* TRECHO SELECIONADO *
UM POUCO DO OUTRO LADO DA QUESTÃO

Além de falar da responsabilidade dos filhos, a Palavra de Deus não deixa de mencionar o papel importantíssimo dos pais nesse processo. Não que tudo deva recair sobre as atitudes paternas, pois é sabido que, ainda que fosse possível haver pais que agissem perfeitamente com os filhos, mesmo assim não haveria garantia de que estes se tornariam pessoas de bem, cidadãos conscientes e discípulos de Jesus. Porém, é inegável o fato de que existe uma grande parcela de contribuição na forma como os pais lidam com seus filhos no que diz respeito à formação deles e, consequentemente, à maneira como atuarão na vida. Por isso, o apóstolo Paulo afirmou, juntamente à ordem aos filhos de que obedecessem aos pais, que estes últimos não irritassem os filhos a ponto de provocar-lhes a ira. (Colossenses 3:20-21).

Ora, é claro que é impossível educar filhos sem frustrá-los, sem deixá-los irritados (no sentido de insatisfeitos, por não terem uma determinada vontade prontamente atendida), mas a questão refere-se a uma atitude paterna renitente e sem propósito, fruto de uma vida não resolvida, cheia de ansiedade e de preocupações com as questões deste mundo e que acabam desaguando nos filhos sob a forma de comportamentos opressivos e injustos, levando-os ao desânimo. Isso irá incidir inclusive na capacidade de este filho honrar seus pais.

Importante também que se diga que, apesar da questão tão difundida dos possíveis “traumas” que seriam infligidos aos filhos, a Palavra de Cristo e a ação do Espírito Santo, que renova o homem, trazem o recurso necessário à construção de uma nova consciência, de tal maneira que ocorre um processo de fortalecimento e de ressignificação da vida, dando ao ser humano salvo em Cristo a condição de olhar com amor e honra para seus pais, ainda que estes lhes tenham trazido prejuízos em sua história de vida e no desenvolvimento emocional.

 

MANDAMENTO COM PROMESSA

Sobre o contexto histórico imediato em que foi dado o quinto mandamento, é importante salientar que os egípcios, que influenciaram religiosamente os israelitas durante 400 anos, enfatizavam a questão da “honra x promessa”, ameaçando os filhos que fossem desobedientes aos pais, amaldiçoando-os a uma vida má pós-túmulo. Nota-se que, enquanto os egípcios prometiam uma vida boa ou má para os filhos, apenas após sua morte, o código divino prometia uma vida boa, longa e abençoada neste mundo .

Paulo, tratando do assunto, foi claro ao lembrar aos Leitores que a honra devida aos pais é o primeiro mandamento vinculado a uma promessa (Efésios 6:1-2). O texto fala de prolongamento de dias, de vida longa, termo que pode ser entendido, literalmente, como longevidade mesmo. Ou, de forma qualitativa, como vida equilibrada, cheia de sentido e de propósito, na medida em que aquele que honra está exatamente no lugar existencial onde deveria estar, cumprindo o propósito de sua existência nesta peregrinação.

* EXTRATO DA LISTAGEM *
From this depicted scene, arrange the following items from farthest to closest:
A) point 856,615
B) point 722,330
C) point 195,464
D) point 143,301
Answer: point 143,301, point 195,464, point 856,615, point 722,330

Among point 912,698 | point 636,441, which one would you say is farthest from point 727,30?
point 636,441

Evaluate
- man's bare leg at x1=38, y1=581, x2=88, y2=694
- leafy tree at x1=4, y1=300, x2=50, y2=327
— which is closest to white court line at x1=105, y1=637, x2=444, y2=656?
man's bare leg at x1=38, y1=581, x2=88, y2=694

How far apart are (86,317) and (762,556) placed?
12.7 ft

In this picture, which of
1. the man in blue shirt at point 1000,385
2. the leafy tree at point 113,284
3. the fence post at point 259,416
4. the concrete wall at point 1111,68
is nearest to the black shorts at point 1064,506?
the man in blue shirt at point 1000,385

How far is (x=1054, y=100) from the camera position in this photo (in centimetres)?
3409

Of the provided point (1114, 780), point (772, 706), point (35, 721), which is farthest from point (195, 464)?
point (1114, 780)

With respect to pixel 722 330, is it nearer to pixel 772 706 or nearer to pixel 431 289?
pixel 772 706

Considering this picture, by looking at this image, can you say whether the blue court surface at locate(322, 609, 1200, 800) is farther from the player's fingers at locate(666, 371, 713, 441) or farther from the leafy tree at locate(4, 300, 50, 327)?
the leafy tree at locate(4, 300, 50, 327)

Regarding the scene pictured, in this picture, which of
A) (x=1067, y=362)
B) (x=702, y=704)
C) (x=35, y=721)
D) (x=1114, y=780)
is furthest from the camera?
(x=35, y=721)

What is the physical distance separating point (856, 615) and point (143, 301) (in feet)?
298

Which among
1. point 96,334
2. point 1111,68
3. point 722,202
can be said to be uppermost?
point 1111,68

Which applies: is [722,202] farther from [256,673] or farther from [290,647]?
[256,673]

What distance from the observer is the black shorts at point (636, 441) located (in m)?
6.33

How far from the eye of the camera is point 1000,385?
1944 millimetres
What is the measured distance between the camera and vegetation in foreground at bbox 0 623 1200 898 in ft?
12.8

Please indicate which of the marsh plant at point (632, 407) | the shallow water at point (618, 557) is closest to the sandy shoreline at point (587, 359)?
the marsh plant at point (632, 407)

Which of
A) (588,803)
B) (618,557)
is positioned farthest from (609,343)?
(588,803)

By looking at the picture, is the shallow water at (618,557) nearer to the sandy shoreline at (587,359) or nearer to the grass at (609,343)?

* EXERCÍCIO *
No trecho sobre a honra aos pais, em que momento os egípcios prometiam aos filhos uma vida boa ou má?

* SOLUÇÃO *
Apenas após a morte deles.